How to monitor Elasticsearch search performance
While Elasticsearch promises near-instant query speed, chances are that in the real world, you may feel that is not the case. The number of shards, the storage solution chosen, or the cache configuration might impact search performance, and it’s crucial to track what is the current behavior.
Additionally, the usage of wildcards, joins or the number of fields being searched will affect drastically the overall processing time of search queries.
elasticsearch_indices_search_fetch_time_seconds
A counter metric aggregating the total amount of seconds dedicated to fetching results in search.
In case you want to retrieve the average fetch time per operation, just divide the result by elasticsearch_indices_search_fetch_total
.
How to monitor Elasticsearch cluster performance
Apart from the usual cloud requirements, an Elasticsearch system would like to look at:
- Number of shards.
- Number of replicas.
As a rule of thumb, the ratio between the number of shards and GB of heap space should be less than 20.
Note as well that it’s suggested to have a separate cluster dedicated to monitoring.

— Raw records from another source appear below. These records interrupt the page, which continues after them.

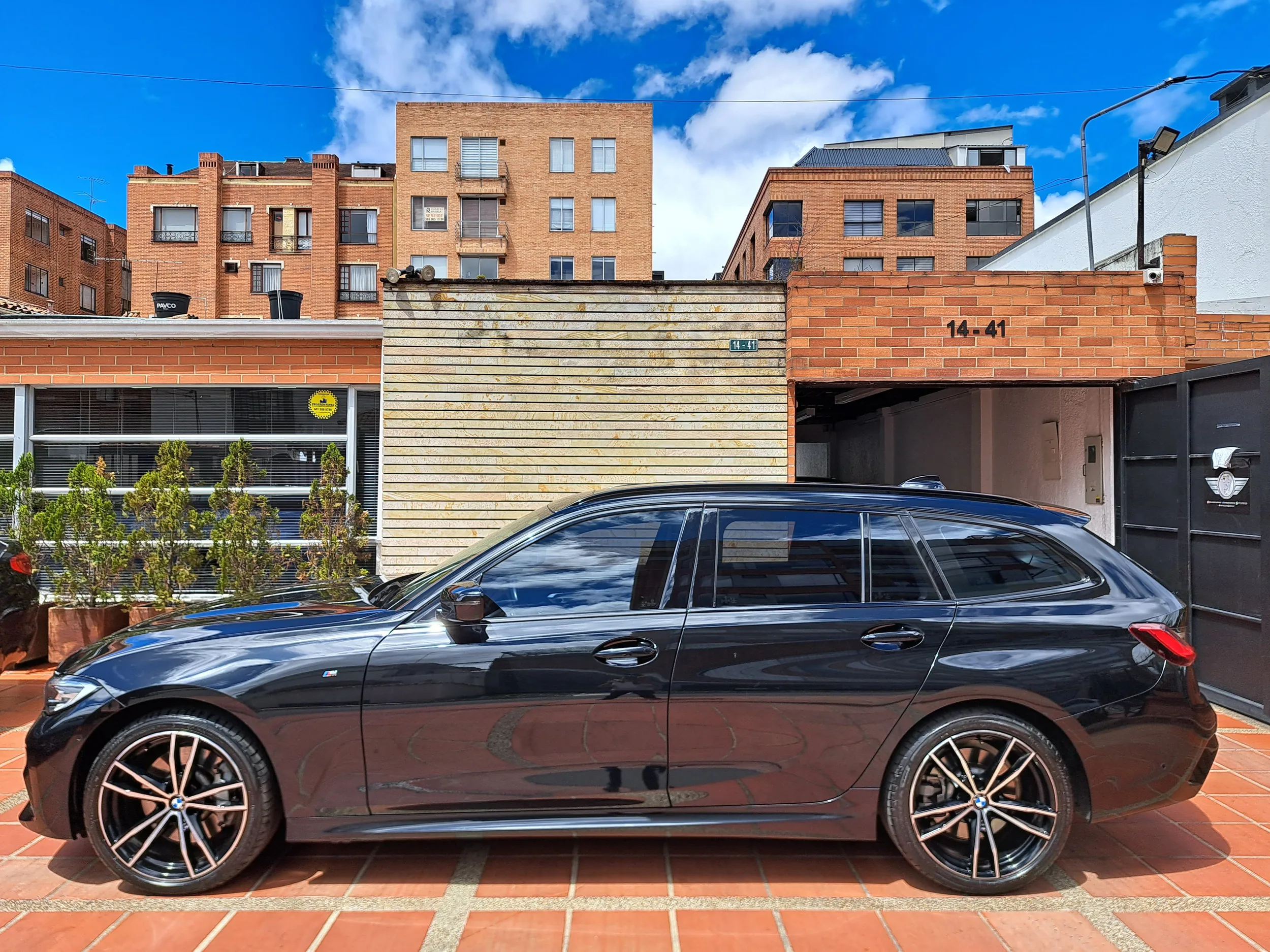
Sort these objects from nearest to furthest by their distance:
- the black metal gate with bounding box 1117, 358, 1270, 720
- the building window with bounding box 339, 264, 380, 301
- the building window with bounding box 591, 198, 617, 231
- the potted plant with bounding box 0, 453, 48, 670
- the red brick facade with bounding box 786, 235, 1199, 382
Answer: the black metal gate with bounding box 1117, 358, 1270, 720 < the potted plant with bounding box 0, 453, 48, 670 < the red brick facade with bounding box 786, 235, 1199, 382 < the building window with bounding box 591, 198, 617, 231 < the building window with bounding box 339, 264, 380, 301

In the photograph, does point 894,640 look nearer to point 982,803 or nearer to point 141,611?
point 982,803

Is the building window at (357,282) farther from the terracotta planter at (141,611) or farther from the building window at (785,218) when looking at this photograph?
the terracotta planter at (141,611)

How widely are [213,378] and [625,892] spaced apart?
645 centimetres

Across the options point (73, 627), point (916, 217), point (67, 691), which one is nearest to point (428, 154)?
point (916, 217)

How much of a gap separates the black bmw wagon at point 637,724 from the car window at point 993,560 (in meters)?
0.08

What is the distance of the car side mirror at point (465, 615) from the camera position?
2949mm

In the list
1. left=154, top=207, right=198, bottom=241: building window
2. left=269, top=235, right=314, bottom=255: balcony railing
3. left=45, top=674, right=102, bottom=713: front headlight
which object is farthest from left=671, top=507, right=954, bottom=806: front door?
left=154, top=207, right=198, bottom=241: building window

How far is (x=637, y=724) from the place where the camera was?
9.75 feet

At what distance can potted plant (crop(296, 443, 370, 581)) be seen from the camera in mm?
7082

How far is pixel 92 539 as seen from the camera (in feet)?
22.0

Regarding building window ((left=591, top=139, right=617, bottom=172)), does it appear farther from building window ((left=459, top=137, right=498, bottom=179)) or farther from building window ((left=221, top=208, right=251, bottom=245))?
building window ((left=221, top=208, right=251, bottom=245))

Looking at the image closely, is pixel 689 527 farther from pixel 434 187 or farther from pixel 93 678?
pixel 434 187

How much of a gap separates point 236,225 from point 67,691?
41560 millimetres

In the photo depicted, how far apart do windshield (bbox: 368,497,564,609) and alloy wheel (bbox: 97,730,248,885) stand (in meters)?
0.81
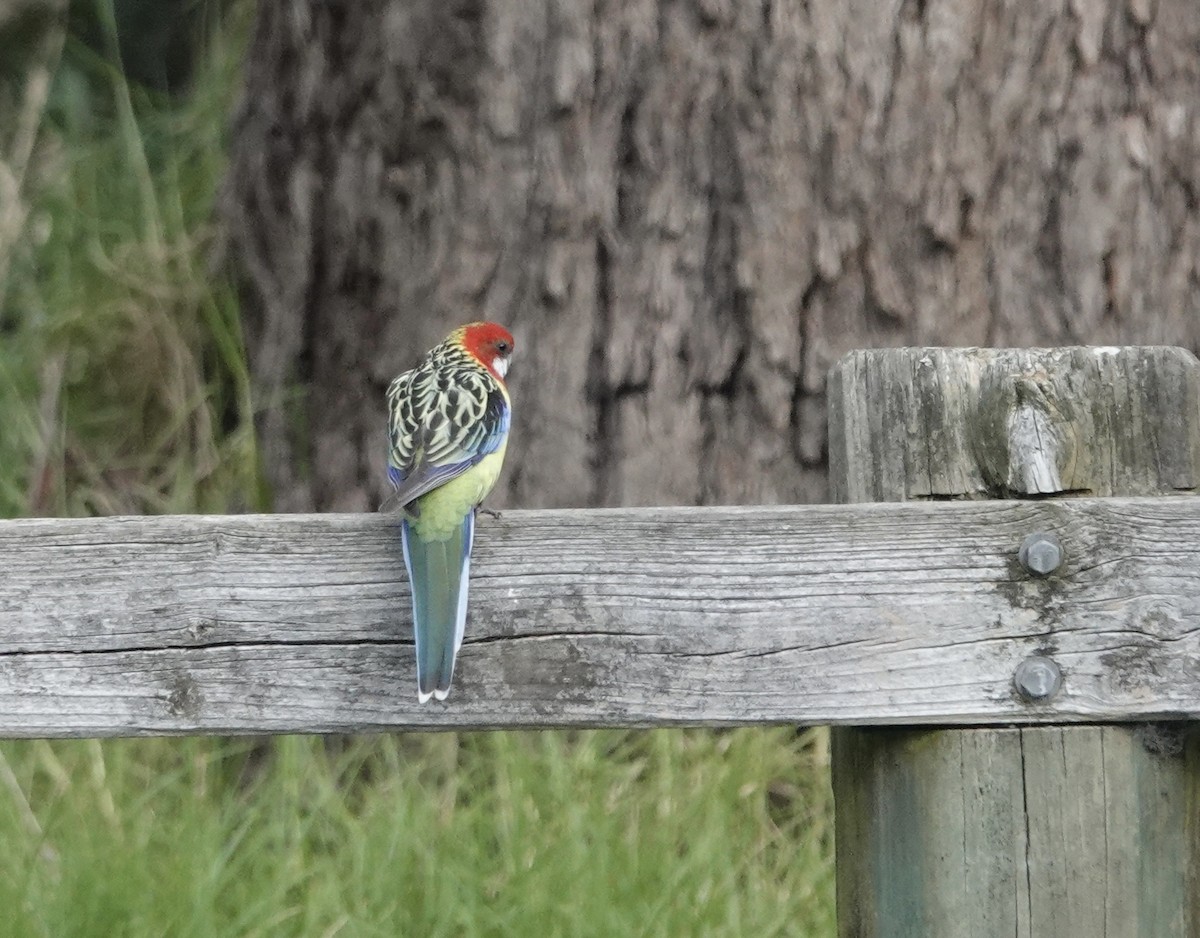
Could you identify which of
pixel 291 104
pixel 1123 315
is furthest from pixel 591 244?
pixel 1123 315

elasticsearch_cluster_health_active_shards
This metric is a gauge that will indicate the number of active shards (both primary and replicas) from all the clusters.

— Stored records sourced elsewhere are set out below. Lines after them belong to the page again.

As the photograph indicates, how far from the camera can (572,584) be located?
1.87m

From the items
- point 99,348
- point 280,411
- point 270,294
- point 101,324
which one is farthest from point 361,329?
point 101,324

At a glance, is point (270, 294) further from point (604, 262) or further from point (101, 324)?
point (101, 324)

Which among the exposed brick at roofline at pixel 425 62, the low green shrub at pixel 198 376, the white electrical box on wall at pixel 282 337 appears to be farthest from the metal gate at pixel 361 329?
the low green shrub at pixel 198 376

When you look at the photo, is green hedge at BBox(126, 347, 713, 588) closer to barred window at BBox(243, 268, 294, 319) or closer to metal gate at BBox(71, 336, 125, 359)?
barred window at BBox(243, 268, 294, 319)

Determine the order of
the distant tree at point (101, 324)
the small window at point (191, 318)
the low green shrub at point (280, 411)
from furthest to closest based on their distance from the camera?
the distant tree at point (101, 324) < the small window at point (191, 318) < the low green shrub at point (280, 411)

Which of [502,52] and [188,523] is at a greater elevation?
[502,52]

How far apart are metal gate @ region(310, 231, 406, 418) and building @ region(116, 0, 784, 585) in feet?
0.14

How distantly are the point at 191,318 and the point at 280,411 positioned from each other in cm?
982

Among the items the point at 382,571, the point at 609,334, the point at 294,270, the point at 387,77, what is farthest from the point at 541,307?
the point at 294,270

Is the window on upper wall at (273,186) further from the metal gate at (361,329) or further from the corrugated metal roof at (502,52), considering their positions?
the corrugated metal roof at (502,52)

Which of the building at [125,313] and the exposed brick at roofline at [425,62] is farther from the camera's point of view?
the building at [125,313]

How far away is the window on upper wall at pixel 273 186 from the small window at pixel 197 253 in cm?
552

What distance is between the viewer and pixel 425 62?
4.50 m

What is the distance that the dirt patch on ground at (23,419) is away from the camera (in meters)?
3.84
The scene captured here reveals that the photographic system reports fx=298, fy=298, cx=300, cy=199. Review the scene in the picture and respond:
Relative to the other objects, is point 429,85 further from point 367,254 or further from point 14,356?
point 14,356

elasticsearch_cluster_health_relocating_shards
Elasticsearch will dynamically move shards between nodes based on balancing or current usage. With this metric, you can control when this movement is happening.
Advanced Monitoring
Remember that the Prometheus exporter will give you a set of out-of-the-box metrics that are relevant enough to kickstart your monitoring journey. But the real challenge comes when you take the step to create your own custom metrics tailored to your application.
REST API
Additionally, mind that Elasticsearch provides a REST API that you can query for more fine-grained monitoring.
VisualVM
The Java VisualVM project is an advanced dashboard for Memory and CPU monitoring. It features advanced resource visualization, as well as process and thread utilization.
Download the Dashboards
You can download the dashboards with the metrics seen in this article through the Promcat official page.
This is a curated selection of the above metrics that can be easily integrated with your Grafana or Sysdig Monitor solution.
Conclusion
Elasticsearch is one of the most important search engines available, featuring high availability, high scalability, and distributed capabilities through redundancy.
Using the Elasticsearch exporter for Prometheus you can kickstart the monitoring journey in an easy way, by automatically receiving the important metrics directly.
As with many other applications, CPU, and Memory are crucial to understand system saturation. You should be aware of the current CPU throttling and the memory handling of the JVM.
Finally, it’s important to dig deeper into the particularities of Elasticsearch, like indices and search capabilities, to truly understand the challenges of monitoring and visualization.